Выводы. Хотя работы современных специалистов сложно переоценить в плане исследовательского установления отдельных фактов, но связность, ясность и непротиворечивость рассказа никак нельзя отнести к достоинству отечественной постсоветской историографии (достижения таких зарубежных авторов, как, например, Д. Ливен и отчасти А. Замойский, оставим пока за скобками). Там где повествования современных историков о сражении «дают сбои», то есть темны, путаны и неясны, нет ясности и с самим пониманием событий прошлого. То есть изобразительная перспектива историографии напрямую взаимосвязана с эпистемологической. Оценивание того или иного историографического труда подчас напоминает оценку художественного повествования.

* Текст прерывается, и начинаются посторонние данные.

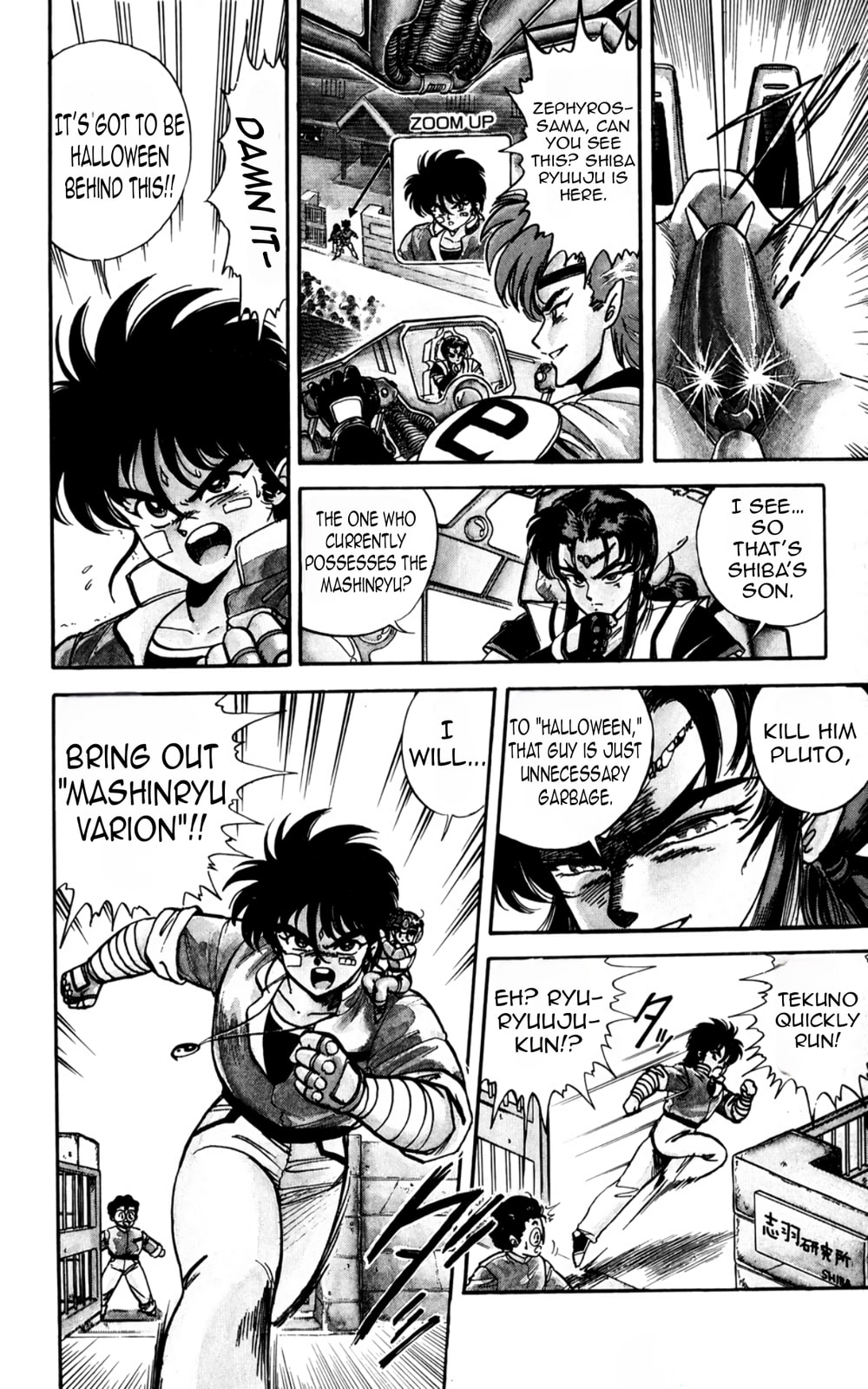 Read Majinryuu Baryon chapter 4 image 10 on Lezhin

Многие требования и критерии оценки повествования историка невозможно свести к чистоте выполнения исследовательских процедур, они совпадают с тем, как оценивается художественный рассказ (например, легкость/тяжеловесность повествования, работа с образами).

Повествование историка, особенно если это повествование имело читательский успех, в каком-то смысле обретает независимость от личности автора. Оно обладает той вещностью, какой обладает картина, написанная художником. Повествование всегда выражает то, что, говоря языком классической гносеологии, соединяет «объект» с «субъектом». Повествование выражает сам взгляд. Этот зафиксированный в тексте «взгляд» позволяет читателю увидеть то изображение, которое однажды удалось сконструировать историку. В годы перестройки историческая память ожила в более глубоких образах, врезалась в сознание яркими, искрящимися красками и лучшие историографические памятники той эпохи, такие как книга Н.А. Троицкого, даже устарев в исследовательском смысле, все еще хранят былую энергию и свежесть взгляда того времени.

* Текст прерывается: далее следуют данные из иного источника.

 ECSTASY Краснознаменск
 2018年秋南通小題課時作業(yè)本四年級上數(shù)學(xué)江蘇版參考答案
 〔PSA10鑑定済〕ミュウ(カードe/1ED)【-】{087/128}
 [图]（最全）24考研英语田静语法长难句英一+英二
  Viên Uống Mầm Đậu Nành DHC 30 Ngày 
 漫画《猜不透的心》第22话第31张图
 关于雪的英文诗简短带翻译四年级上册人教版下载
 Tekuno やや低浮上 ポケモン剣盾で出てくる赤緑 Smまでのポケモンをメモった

Пристальное внимание к смысловой и повествовательной структуре исторического текста позволяет яснее представить процесс выведения туманного прошлого в изобразительную наглядность рассказа; выявление тех смысловых структур, которые участвуют в этом процессе, способствует тренировке собственного исторического зрения. Поле этого зрения задается не «субъективными» установками, а той реальностью, перед которой оказываются глаза исследователя. Как показывает опыт методологического анализа, такая реальность всегда семантически насыщена. Другими словами, история обладает своей поэтикой, которая исходит из нее самой. Это, конечно же, обусловлено для нас нашей позицией по отношению к историческому событию, но поэтику эту никак нельзя увязывать с субъективным произволом самовыражения пишущего. Сам Толстой это прекрасно понимал, когда формулировал свои мысли о законах искусства («если я художник и если Кутузов изображен мной хорошо, то это не потому, что мне так захотелось (я тут ни при чем), а потому что фигура эта имеет условия художественные, а другие нет»197).

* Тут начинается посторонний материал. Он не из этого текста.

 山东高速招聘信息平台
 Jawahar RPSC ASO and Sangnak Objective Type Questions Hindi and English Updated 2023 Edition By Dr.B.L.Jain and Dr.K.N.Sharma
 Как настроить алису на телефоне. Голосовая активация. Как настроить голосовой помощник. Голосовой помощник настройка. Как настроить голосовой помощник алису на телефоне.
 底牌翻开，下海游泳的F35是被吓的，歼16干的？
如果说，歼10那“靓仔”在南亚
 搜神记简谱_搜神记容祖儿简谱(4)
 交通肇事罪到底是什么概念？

То, как историк работает с «семантическим полем» истории, во многом схоже с работой романиста. Историк, как и романист, решает задачи семантического обновления, переложения известных смысловых комплексов в пространство своего рассказа. Анализ показывает, что память о Бородинском сражении имеет единое семантическое пространство и наследие Льва Толстого занимает в нем одну из ключевых позиций. Для отечественного историка попытка «выскочить» из этой семантики – прыжок за пределы, установленные русской гуманитарной культурой.